The CONNECT online system, which cost $78 million to create before going live in 2013, repeatedly failed last spring as businesses shut down because of the pandemic and hundreds of thousands of Floridians quickly sought unemployment aid.

Eagle, a former legislator appointed to run the agency by Gov. Ron DeSantis in September, is focused on a multi-year project aimed at upgrading the process of making claims, expanding contact center staffing and shifting stored data to a “cloud-based” portal with a company such as Amazon or Google.

“The way I look at this is a parallel to SpaceX,” Eagle said to the lawmakers. “SpaceX is one of the leaders in space exploration and space technology. However, they use recycled parts from the old Space Shuttle program. The proposed solution moving forward is to completely modernize, make modular, and put the reemployment assistance database into the cloud, but use some recycled pieces from the past.”

With legislators facing a budget shortfall for the upcoming year and no guarantee of money from the federal government for the project, Eagle left to the Legislature questions where the money would come from and issues of weekly benefits, which at a maximum of $275 a week are among the lowest in the nation.

“We decided that the best proposals we could bring forward were those which might be less controversial, that everybody can get behind,” Eagle said after the meeting. “Obviously, there's discussions out there and many bills with committee members on rates and weeks, but we figured that was best left up to them.”

Sen. Jason Brodeur, R-Sanford, proposed legislation (SB 1906) on Friday to raise maximum weekly state unemployment checks from $275 to $375.

Sen. Randolph Bracy, D-Orlando, earlier proposed increasing the weekly total to $400 (SB 466).

State unemployment benefits typically are available for 12 weeks. But because of the pandemic pushing up the state’s unemployment rate to 8.6 percent during the third quarter of 2020, benefits will be available for 19 weeks this year.

State law holds the number of weeks at 12 when unemployment is at or below 5 percent, with an additional week added for each 0.5 percentage point above 5 percent in the third quarter of a calendar year.

The Department of Economic Opportunity is requesting the additional funding as the release of auditor-general and inspector-general reports about the unemployment system remain pending. The request calls for $32.9 million during th 2021-2022 fiscal year, which will begin July 1, and $40.4 million the following fiscal year, according to a report released by the department late Friday.

More than 60 percent of the work would involve human resources, 27 percent for software and 12 percent for hardware.

Additional base budget and maintenance costs wouldn’t be reviewed until the COVID-19 crisis is considered contained, which might take until the middle of 2023.

The state spent $49 million last year as the department scrambled to make emergency improvements to the system and hired hundreds of people to field questions about claims. The system was budgeted at $12 million a year.

The problems with CONNECT spurred a verbal battle between DeSantis and U.S. Sen. Rick Scott, who oversaw the system’s implementation while governor.

DeSantis derided the system as a “jalopy” that was “not ready for prime time,” designed with “pointless roadblocks” to discourage people seeking jobless benefits.

In August, Scott retorted that DeSantis should “quit blaming others.”

“It’s a tough time to be governor,” Scott said in his reply. “Some people are leaders.

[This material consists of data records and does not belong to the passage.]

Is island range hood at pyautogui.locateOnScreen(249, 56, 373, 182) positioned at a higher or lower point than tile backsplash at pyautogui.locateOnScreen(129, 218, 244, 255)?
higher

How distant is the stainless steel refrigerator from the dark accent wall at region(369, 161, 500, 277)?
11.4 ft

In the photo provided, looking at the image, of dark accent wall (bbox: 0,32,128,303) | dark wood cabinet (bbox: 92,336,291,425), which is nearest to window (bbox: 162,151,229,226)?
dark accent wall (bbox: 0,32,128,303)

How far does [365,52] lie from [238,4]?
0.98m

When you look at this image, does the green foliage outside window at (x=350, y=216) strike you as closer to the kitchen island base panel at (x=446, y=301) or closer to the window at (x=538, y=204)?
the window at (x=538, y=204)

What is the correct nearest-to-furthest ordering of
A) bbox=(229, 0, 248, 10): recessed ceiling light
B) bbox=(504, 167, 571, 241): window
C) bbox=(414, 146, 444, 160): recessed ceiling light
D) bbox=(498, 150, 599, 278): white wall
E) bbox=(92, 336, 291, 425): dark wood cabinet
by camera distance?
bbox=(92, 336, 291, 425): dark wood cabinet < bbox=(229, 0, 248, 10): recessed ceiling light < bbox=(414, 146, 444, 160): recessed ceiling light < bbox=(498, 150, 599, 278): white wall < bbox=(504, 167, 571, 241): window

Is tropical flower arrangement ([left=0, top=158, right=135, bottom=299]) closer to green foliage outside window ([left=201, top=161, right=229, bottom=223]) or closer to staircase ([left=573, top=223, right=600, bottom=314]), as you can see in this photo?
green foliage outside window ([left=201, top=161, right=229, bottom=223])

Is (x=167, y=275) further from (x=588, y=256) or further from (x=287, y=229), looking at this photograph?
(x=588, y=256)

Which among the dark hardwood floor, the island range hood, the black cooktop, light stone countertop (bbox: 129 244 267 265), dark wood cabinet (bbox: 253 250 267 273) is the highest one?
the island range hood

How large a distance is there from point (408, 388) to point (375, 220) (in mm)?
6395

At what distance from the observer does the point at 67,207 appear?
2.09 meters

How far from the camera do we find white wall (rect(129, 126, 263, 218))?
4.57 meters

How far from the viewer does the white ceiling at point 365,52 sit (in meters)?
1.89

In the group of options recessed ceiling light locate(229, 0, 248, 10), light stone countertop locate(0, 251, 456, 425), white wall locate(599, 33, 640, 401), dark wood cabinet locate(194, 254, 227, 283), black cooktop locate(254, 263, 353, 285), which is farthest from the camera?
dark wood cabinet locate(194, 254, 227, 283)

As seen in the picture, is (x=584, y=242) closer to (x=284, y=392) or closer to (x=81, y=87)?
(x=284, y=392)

Some people take responsibility. Some people solve problems. And some people blame others.”

The system could not handle the massive number of unemployment claims that began pouring in after the pandemic hit the state in March, peaking with more than 900,000 claims rolling in during a two-week period at the end of April.

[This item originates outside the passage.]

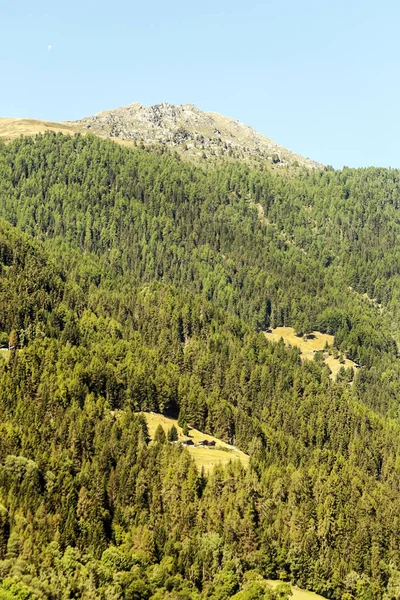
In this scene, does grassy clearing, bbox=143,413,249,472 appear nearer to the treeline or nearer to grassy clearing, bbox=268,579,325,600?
the treeline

“The CONNECT system was not designed nor developed to process the volume of claims received during the COVID-19 pandemic,” the report released Friday said. “However, the department completed substantial crisis response actions to stabilize the RA (reemployment assistance) staff, the CONNECT system, and implement required Federal RA benefit programs as they were defined by the U.S. Department of Labor.”

Since mid-March 2020, the state has distributed more than $23.1 billion in state and federal unemployment relief to 2.29 million claimants.